» CHALLENGE: Your task is to copy the material exactly.

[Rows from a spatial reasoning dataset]
>> Start

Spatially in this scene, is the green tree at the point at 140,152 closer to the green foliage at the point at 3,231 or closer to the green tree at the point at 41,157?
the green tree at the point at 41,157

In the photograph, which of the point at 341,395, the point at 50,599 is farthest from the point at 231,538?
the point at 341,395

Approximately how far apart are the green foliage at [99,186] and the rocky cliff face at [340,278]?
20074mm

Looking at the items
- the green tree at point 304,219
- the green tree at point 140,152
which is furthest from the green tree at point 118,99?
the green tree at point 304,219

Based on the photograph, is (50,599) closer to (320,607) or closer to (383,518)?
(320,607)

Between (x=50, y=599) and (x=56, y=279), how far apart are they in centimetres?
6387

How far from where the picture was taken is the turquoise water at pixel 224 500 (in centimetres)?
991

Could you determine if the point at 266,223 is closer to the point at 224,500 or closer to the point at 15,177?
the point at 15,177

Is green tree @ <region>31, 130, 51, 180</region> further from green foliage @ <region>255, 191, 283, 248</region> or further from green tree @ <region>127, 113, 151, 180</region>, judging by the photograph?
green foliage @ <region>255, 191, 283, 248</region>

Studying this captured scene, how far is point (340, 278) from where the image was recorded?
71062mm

>> End

» RESULT FOR THIS EXERCISE:
Spatially in this scene, is the green tree at the point at 140,152 closer to the green foliage at the point at 3,231 or closer to the green tree at the point at 41,157?
the green tree at the point at 41,157

In the photograph, which of the point at 341,395, the point at 50,599 is farthest from the point at 231,538?
the point at 341,395

Approximately how far apart are the green foliage at [99,186] and the rocky cliff face at [340,278]?
20074mm

Looking at the items
- the green tree at point 304,219
- the green tree at point 140,152
which is furthest from the green tree at point 118,99?
the green tree at point 304,219

Based on the photograph, is (50,599) closer to (320,607) or closer to (383,518)?
(320,607)

Between (x=50, y=599) and (x=56, y=279), how far apart are they in centimetres?
6387

How far from where the picture was taken is the turquoise water at pixel 224 500 (in centimetres)?
991

Could you determine if the point at 266,223 is closer to the point at 224,500 or closer to the point at 15,177?
the point at 15,177

Is green tree @ <region>31, 130, 51, 180</region> further from green foliage @ <region>255, 191, 283, 248</region> or further from green tree @ <region>127, 113, 151, 180</region>, judging by the photograph?
green foliage @ <region>255, 191, 283, 248</region>

Studying this captured scene, how far is point (340, 278) from where the image was recorded?
71062mm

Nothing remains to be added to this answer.